Harvard researchers have found that simple balance of forces determine the formation of gut. This finding may shed light on how the gut has been able to evolve to accommodate changes in diet. The interdisciplinary research, published in the August 4th issue of Nature, demonstrates that differences in growth rates between the gut tube and the neighboring mesenteric tissue force the tube to coil, regardless of the space constraints.
The finding may shed light on how the gut has been able to evolve to accommodate changes in diet.
"One might think that the gut tube coils because it is restricted by the size of the abdominal cavity.

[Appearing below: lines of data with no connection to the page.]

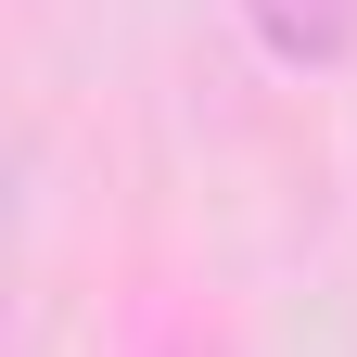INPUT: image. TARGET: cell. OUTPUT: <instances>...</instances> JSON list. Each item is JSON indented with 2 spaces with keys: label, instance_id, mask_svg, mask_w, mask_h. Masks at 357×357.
<instances>
[{
  "label": "cell",
  "instance_id": "cell-1",
  "mask_svg": "<svg viewBox=\"0 0 357 357\" xmlns=\"http://www.w3.org/2000/svg\"><path fill=\"white\" fill-rule=\"evenodd\" d=\"M243 13V38L268 64H294V77H319V64H344L357 52V0H230Z\"/></svg>",
  "mask_w": 357,
  "mask_h": 357
},
{
  "label": "cell",
  "instance_id": "cell-2",
  "mask_svg": "<svg viewBox=\"0 0 357 357\" xmlns=\"http://www.w3.org/2000/svg\"><path fill=\"white\" fill-rule=\"evenodd\" d=\"M166 357H217V344H166Z\"/></svg>",
  "mask_w": 357,
  "mask_h": 357
}]
</instances>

That's actually not the case," says co- author Thierry Savin, a postdoctoral research associate at Harvard's School of Engineering and Applied Sciences (SEAS). "The gut coils because when the mesentery and the gut tube grow at different rates while remaining attached, coiling is the only possible result."
"A simple mathematical scaling theory combined with computations showed that these patterns are quantitatively predictable using experimentally derived measurements with no adjustable parameters. This allows for a study of the pattern as a function of developmental time—and even across species," explains co-author L. Mahadevan, Professor of Applied Mathematics at SEAS, Professor of Organismal and Evolutionary Biology and Physics, and member of the Wyss Institute for Biologically Inspired Engineering and the Kavli Institute for Bionano Science and Technology at Harvard.